▶ [Extrait de page]:

“Il n’y a pas plus indépendant qu’un indépendant”, rappelle Stéphane Thiébau, directeur de l’asbl Dour Centre-Ville. Lisez: un indépendant n’est pas un mouton de Panurge et considère généralement que sa situation est trop particulière pour se plier à des solutions standard ou pour s’aligner sans sourciller sur de grandes tendances. Sans compter qu’il désire conserver une large marge de manoeuvre. Et cela s’applique aussi aux commerçants. “Des solutions toute faites ou trop particularisées, trop lourdes ne les convainquent pas. Ou bien ils ont peur de ne pas rester maître de la situation.”
Résultat: les approches génériques tendant à faire basculer cette catégorie de professionnels dans le monde prétendument nirvanesque du commerce électronique rencontrent bien des réticences, regards dubitatifs et reports de décision.
A Dour, une nouvelle tentative tente de contourner l’obstacle.
Histoire de charrue, de boeufs et de mauvais sillons
De récentes études de marché (AWT, beCommerce, Comeos, UCM…) l’ont encore démontré (voir ci-dessous quelques articles-référence): le commerce belge (toutes catégories et envergures d’acteurs confondues) est à la traîne lorsqu’il s’agit de se mettre au “commerce numérique”.
- e-commerce: des entreprises wallonnes trop fileuses (Baromètre AWT 2014)
- e-commerce: le secteur belge en appelle à des mesures rapides
- L’étude Comeos: e-commerce, une e-guerre perdue d’avance?

▶ [Travail demandé 1]:
D'après l'extrait sur le commerce à Dour, quelle fonction occupe Stéphane Thiébau ?
▶ [Travail demandé 2]:
Transcrivez le passage de l'extrait sur le commerce à Dour, de « Résultat: les approches » à « de contourner l’obstacle. ».

▶ [Données]:
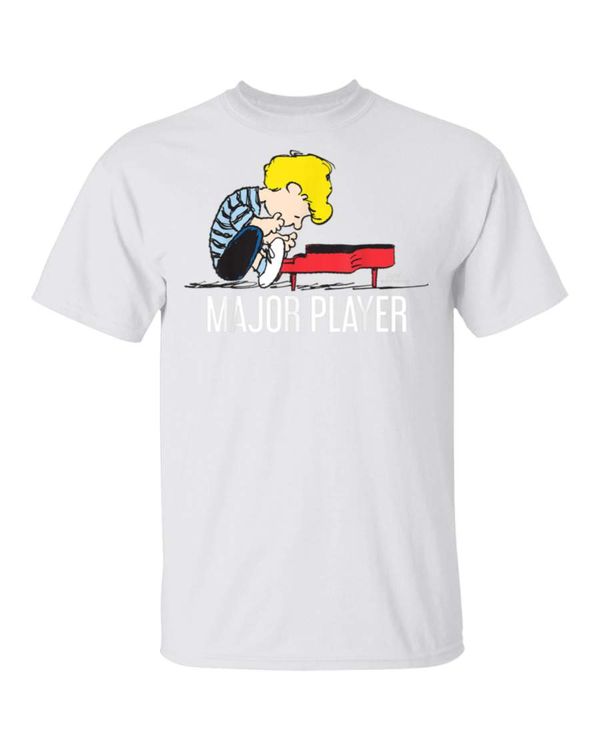 Peanuts Schroeder Major Player T-Shirt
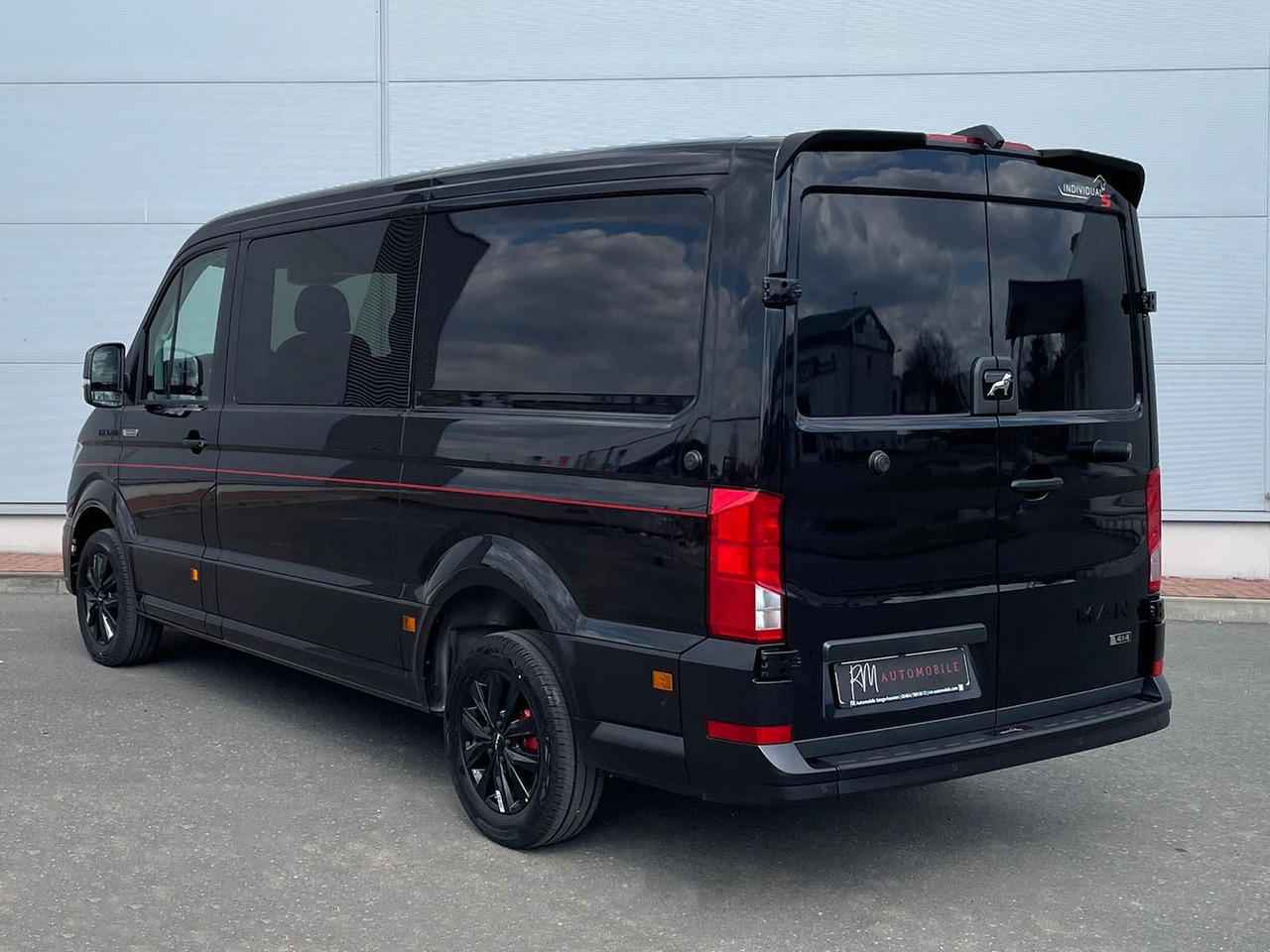 Gesloten bestelwagen, Bestelwagen met dubbele cabine MAN TGE 3.200 L3H2 MIXTO 4x4 Individual S ACC STANDH: afbeelding 8 Gesloten bestelwagen, Bestelwagen met dubbele cabine MAN TGE 3.200 L3H2 MIXTO 4x4 Individual S ACC STANDH: afbeelding 8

▶ [Espace réponse 1]:
Il est directeur de l'asbl Dour Centre-Ville.

▶ [Espace réponse 2]:
Résultat: les approches génériques tendant à faire basculer cette catégorie de professionnels dans le monde prétendument nirvanesque du commerce électronique rencontrent bien des réticences, regards dubitatifs et reports de décision.
A Dour, une nouvelle tentative tente de contourner l’obstacle.